> _Document excerpt_
________________________

July Service Spotlight – Community Support

This month, we shine a spotlight on our Community Support service. Join us as we chat with Wendy, who manages the team, to delve deeper into the service’s offerings and the individuals it supports.

Can you tell us about the Community Support service?

The Community Support team provide one-to-one support to people who can struggle with everyday tasks due to their mental health or neurodiversity. This can be very varied as it is tailored to the needs of the individual, but often includes strategies to improve coping skills and emotional regulation; help with budgeting, paperwork or home management; support to attend appointments or social and leisure activities; taking steps towards employment; and sometimes building up daily living skills to enable a move to independent living.

Why is it an important service?

It’s really important because we can support from people’s homes, which is often a tremendous relief to them, and means we can see and help where it really matters. We are accessible to all, however, and know that meeting face to face can be anxiety provoking for some. So we also offer online support in a format that best suits the client, such as video calls, emails, or texts. A real strength of our service is that we can support for longer than many services so there is time to build trusting therapeutic relationships that empower people to keep moving forwards with their goals.  

What sorts of challenges do your clients face?

________________________

> _Assigned task A_
In the Community Support spotlight, what formats does the service offer for online support?
> _Assigned task B_
Please write what comes next in the Community Support spotlight, starting after its last line.
The material has nothing to do with this.

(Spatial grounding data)
________________________

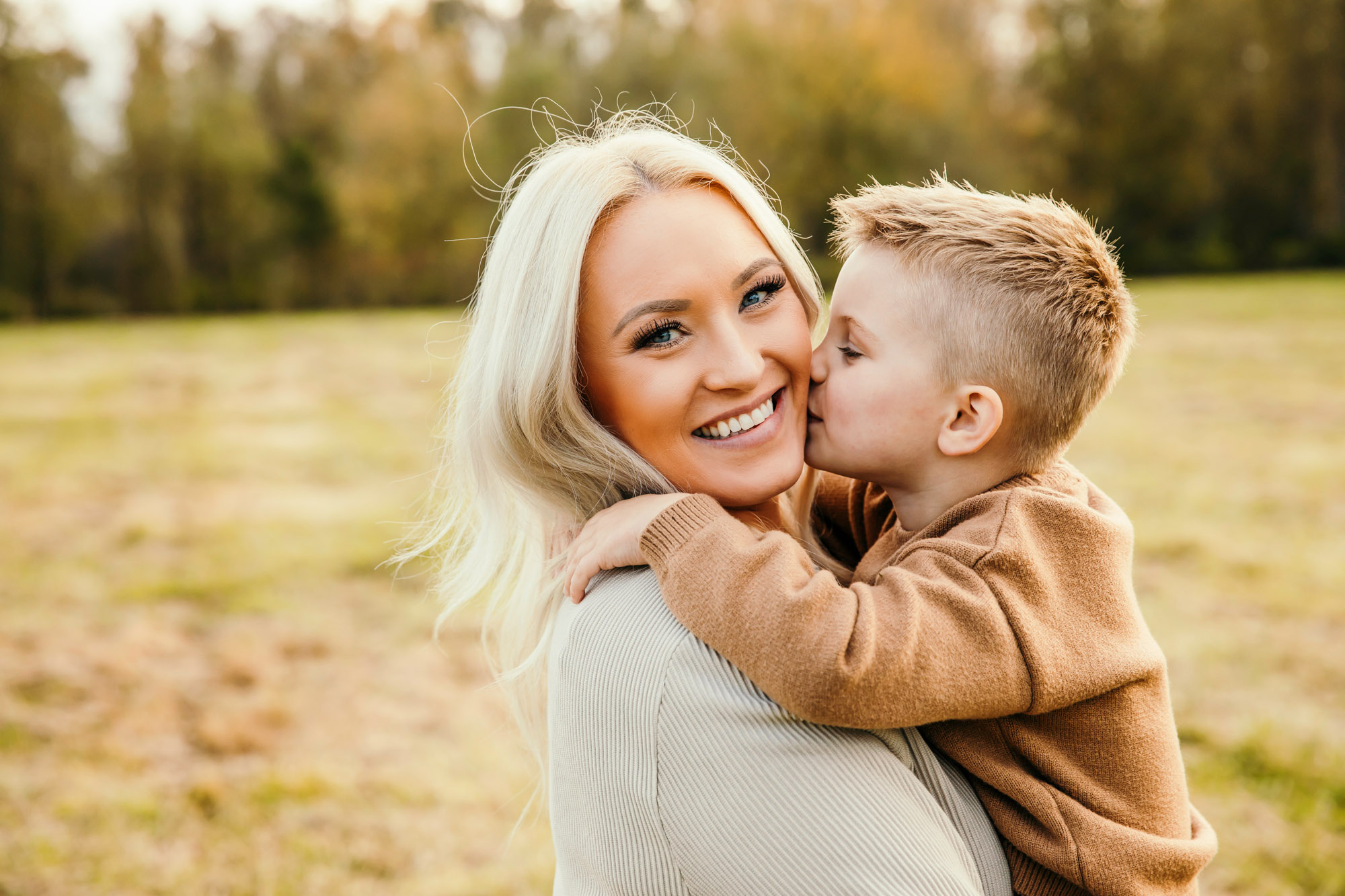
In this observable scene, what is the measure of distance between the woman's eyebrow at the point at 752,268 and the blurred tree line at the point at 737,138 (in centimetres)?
3107

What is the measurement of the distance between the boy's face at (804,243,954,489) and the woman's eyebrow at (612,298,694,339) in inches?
14.0

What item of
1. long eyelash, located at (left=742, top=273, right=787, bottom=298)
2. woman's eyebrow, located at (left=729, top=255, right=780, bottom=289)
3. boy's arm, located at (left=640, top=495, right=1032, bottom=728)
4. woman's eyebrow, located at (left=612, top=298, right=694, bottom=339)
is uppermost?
woman's eyebrow, located at (left=729, top=255, right=780, bottom=289)

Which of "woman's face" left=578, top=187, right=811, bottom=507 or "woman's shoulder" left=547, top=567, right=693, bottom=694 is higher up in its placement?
"woman's face" left=578, top=187, right=811, bottom=507

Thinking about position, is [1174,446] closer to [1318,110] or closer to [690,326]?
[690,326]

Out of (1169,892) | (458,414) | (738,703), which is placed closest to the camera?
(738,703)

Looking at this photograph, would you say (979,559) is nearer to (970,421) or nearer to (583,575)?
(970,421)

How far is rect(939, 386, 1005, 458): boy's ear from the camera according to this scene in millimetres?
1861

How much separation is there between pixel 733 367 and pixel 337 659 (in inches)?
185

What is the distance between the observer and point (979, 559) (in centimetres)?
159

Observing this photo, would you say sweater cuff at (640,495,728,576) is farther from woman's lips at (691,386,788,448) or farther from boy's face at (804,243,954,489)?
boy's face at (804,243,954,489)

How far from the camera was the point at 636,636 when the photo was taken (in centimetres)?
155

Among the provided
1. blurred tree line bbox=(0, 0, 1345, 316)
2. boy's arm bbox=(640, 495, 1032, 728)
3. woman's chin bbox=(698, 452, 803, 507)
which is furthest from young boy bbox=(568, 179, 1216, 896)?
blurred tree line bbox=(0, 0, 1345, 316)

________________________

> _Task answer A_
Video calls, emails, or texts.

> _Task answer B_
Many of the people we support have multiple complex needs, including long-term health conditions, learning difficulties or neurodiversity which impact their mental health. This can make life especially challenging, and the council often supports with funding the service following Care Act Assessment, although others self-fund the support out of their designated benefits.

What are some of the successful outcomes you see from clients after they’ve utilised Community Support?

It’s really rewarding when we see people able to be more fully themselves, engaging in life rather than being constantly overwhelmed. Successful outcomes include building structure and a support network through meaningful activities (such as groups or voluntary work); finding employment; moving into independent accommodation; completing further education courses, or gaining skills to avoid crisis, improve wellbeing and mental health.

What’s your favourite thing about Community Support?

We provide reliable, consistent support and pride ourselves on doing this well! This means we journey with those we support through progressive challenges and achievements as they meet successive goals. One autistic young man – who rarely left his bedroom in the family home – learned to overcome his intense fear of social interaction, to manage his anxiety, and to budget and cook. After several months, he moved into his own flat in a supported housing complex, and then went on to find a job – all tremendous achievements presenting different challenges to overcome.